The Domestic Violence Decree also imposes duties upon police to prevent domestic violence, detect instances of domestic violence and to apprehend perpetrators. Police are under the duty to respond to and investigate reports of domestic violence and to provide assistance to the victim. Police are also under the duty to apply for a restraining order for the protection of a victim of domestic violence if a person is charged with committing a domestic violence offence or where the police officer suspects or believes that someone is at risk of domestic violence.

==Obstacles to implementation of Violence against Women legislation==
The reluctance of police to charge perpetrators of violence against women has been discussed above. There are further obstacles to the successful implementation of the Domestic Violence Decree.

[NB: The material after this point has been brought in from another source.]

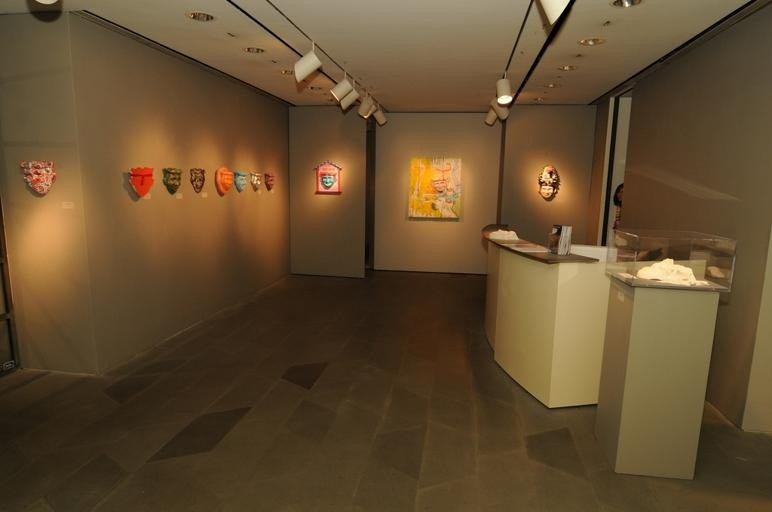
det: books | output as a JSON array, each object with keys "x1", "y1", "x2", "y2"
[{"x1": 547, "y1": 224, "x2": 574, "y2": 257}]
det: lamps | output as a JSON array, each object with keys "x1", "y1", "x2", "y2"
[{"x1": 293, "y1": 0, "x2": 572, "y2": 126}]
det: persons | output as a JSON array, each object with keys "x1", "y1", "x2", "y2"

===Customary and religious practices (bulubulu)===
Customary "reconciliation" or "forgiveness" ceremonies are widely used to deal with cases of domestic violence internally. The ceremony usually consists of the perpetrator's family asking forgiveness from the victim's family through presentation of gifts. These ceremonies take place without the victim's consent or participation and disempower the victim from deciding whether or not to report the violence. Furthermore, the ceremonies, which are intended to help keep the family unit together preclude the victim from leaving the abusive relationship./

Amnesty International reported that in 2009 the Fijian police force joined the New Methodist Church in undertaking Christian "crusades" and compelled victims of domestic violence to reconcile with their husbands. This was portrayed as "the implementation of Christian principles of maintaining the family unit". It was also reported that in many cases where reconciliation was compelled by the authorities the abuse re-occurred.

In cases where a person is charged with a domestic violence offence, Fiji's Criminal Procedure Decree requires the courts to "promote reconciliation and encourage and facilitate the settlement in an amicable way of the proceedings". This means that the court is to encourage parties in cases of domestic violence to substitute proceedings with reconciliation ceremonies. The courts also take reconciliation ceremonies into account when sentencing the offender, resulting in a lesser sentence. In effect, the courts' recognition of reconciliation and forgiveness ceremonies enable perpetrators of domestic violence to escape the full force of the law and deny victims acknowledgement of the gravity of the offence. Gender and Human Rights Adviser Imrana Jalal observes that the recognition of these ceremonies prioritises social cohesion and harmony over the rights of the victim.

===Judicial processes===
Cases of domestic violence are often prosecuted under common assault, resulting in lenient sentences for the offenders such as six months or less.

The aforementioned gender stereotypes permeate the judiciary in Fiji. Amnesty International expressed concern over the lack of sufficient training for the judiciary in Fiji in addressing cases related to violence against women. An example is provided of a Magistrate telling a victim of domestic violence that she was "not living in a utopia and should not expect a perfect husband" and asked the victim "which woman has not been slapped by her husband?"

However, in 2012 the Fiji Judiciary Criminal Law Workshop for Judges and Magistrates provided the judiciary with guidance in applying the Domestic Violence Decree. The workshop identified the limitations of customary reconciliation ceremonies and stressed the importance of promoting "an equal access to justice by women", especially in relation to violence against women.